Exercise: Everything from the line with "From what this" through the last line of the records below should be copied exactly, both ends included.
====
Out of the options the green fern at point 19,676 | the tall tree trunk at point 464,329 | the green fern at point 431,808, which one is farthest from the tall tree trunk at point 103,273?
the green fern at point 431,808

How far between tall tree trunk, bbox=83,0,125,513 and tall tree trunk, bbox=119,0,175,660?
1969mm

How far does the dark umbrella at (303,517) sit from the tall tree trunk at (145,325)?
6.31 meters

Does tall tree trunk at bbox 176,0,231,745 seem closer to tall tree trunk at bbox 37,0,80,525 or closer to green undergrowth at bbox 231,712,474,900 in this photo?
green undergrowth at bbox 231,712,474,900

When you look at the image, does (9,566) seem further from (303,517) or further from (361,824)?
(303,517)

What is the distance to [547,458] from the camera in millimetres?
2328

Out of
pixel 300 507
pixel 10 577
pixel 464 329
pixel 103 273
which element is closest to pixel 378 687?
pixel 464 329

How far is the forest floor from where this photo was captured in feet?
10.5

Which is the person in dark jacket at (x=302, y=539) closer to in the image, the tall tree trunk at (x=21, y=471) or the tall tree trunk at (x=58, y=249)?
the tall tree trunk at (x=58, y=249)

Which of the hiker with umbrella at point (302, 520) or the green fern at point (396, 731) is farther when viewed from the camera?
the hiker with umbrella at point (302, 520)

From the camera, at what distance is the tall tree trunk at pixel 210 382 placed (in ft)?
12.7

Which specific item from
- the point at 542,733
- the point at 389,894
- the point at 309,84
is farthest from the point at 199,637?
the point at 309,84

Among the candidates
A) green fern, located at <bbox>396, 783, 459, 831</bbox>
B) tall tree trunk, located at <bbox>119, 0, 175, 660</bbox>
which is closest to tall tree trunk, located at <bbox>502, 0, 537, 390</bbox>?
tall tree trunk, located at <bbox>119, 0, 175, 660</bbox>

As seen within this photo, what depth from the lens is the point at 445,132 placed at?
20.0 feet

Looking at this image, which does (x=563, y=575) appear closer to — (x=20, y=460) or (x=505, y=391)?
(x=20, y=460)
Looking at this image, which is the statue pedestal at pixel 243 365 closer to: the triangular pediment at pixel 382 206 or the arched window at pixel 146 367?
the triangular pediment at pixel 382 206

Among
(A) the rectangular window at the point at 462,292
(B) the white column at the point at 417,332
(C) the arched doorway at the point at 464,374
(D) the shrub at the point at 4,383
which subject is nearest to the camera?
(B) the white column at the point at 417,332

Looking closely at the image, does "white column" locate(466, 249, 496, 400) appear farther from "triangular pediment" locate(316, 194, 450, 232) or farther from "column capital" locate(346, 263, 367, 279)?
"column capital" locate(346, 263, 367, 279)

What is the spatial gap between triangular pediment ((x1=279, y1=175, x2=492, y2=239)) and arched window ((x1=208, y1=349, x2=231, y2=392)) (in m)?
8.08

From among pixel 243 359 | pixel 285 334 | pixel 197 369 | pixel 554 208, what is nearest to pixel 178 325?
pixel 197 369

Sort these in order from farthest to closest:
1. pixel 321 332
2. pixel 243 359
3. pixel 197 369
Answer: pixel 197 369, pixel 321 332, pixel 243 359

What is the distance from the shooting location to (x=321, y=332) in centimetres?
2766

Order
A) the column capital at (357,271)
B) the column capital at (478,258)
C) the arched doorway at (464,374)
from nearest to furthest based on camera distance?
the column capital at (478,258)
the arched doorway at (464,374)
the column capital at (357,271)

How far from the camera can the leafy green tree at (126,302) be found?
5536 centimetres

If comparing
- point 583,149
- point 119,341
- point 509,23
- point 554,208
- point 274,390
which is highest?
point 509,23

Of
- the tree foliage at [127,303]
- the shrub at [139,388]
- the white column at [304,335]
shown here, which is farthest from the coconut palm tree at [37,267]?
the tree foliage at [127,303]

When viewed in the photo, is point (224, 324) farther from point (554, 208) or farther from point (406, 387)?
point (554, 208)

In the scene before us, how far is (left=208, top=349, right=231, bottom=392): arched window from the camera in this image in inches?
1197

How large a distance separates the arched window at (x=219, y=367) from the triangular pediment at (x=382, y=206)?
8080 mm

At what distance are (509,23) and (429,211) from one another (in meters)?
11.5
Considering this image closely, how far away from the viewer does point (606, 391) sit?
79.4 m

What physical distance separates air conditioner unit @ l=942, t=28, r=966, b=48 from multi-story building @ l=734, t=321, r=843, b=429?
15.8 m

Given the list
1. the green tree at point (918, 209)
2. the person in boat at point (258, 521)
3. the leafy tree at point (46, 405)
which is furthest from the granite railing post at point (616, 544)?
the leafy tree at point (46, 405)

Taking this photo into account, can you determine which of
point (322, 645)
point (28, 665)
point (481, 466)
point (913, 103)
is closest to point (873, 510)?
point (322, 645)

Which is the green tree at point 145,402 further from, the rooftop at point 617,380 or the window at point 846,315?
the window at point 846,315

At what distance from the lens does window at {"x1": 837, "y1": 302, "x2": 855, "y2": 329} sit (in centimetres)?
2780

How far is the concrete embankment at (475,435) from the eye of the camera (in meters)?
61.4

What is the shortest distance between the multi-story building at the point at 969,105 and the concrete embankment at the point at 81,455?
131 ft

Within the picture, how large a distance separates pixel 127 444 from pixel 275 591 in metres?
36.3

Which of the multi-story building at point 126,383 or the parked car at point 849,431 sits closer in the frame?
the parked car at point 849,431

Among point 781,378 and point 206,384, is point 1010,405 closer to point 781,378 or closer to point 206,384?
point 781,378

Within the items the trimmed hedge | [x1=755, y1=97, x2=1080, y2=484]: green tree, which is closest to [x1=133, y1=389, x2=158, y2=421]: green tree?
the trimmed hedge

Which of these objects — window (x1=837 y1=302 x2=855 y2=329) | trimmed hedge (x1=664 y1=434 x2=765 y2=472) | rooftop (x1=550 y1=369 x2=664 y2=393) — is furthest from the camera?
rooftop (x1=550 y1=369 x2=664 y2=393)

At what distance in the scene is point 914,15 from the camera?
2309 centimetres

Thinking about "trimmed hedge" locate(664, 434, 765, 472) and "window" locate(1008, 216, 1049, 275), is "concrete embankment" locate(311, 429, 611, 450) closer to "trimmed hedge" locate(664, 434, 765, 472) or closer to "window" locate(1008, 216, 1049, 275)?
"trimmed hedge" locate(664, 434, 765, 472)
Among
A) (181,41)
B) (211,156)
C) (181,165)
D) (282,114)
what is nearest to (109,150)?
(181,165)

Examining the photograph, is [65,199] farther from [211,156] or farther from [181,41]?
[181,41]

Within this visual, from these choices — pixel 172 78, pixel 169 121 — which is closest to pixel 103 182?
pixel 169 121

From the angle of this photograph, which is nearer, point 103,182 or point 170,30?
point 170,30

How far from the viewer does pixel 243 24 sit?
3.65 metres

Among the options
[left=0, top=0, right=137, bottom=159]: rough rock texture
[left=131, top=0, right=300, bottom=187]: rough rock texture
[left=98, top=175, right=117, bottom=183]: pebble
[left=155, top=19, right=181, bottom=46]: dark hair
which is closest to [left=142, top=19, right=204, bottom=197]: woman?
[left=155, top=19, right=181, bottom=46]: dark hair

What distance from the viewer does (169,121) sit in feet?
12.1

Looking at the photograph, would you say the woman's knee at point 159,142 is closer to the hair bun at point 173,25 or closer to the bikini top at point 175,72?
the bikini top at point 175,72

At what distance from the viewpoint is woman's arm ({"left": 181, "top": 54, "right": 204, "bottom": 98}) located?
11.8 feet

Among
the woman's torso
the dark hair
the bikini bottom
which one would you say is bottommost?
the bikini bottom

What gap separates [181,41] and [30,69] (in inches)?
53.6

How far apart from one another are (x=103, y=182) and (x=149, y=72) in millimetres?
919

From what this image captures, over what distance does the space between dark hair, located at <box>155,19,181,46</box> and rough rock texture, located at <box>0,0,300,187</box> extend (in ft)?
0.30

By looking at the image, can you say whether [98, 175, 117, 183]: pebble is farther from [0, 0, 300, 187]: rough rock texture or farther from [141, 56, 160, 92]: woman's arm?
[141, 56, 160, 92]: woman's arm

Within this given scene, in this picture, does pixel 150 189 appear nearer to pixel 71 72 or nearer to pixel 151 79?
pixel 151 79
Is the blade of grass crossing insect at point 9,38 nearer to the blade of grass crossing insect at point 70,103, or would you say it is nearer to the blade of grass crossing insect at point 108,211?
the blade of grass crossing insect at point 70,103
====
Worked solution:
From what this image captures, over what distance does the space between dark hair, located at <box>155,19,181,46</box> and rough rock texture, located at <box>0,0,300,187</box> extend (in ft)?
0.30

By looking at the image, can you say whether [98, 175, 117, 183]: pebble is farther from [0, 0, 300, 187]: rough rock texture or farther from [141, 56, 160, 92]: woman's arm?
[141, 56, 160, 92]: woman's arm

Within this given scene, in this picture, does pixel 150 189 appear nearer to pixel 71 72 or nearer to pixel 151 79?
pixel 151 79
Is the blade of grass crossing insect at point 9,38 nearer to the blade of grass crossing insect at point 70,103, or would you say it is nearer to the blade of grass crossing insect at point 108,211?
the blade of grass crossing insect at point 70,103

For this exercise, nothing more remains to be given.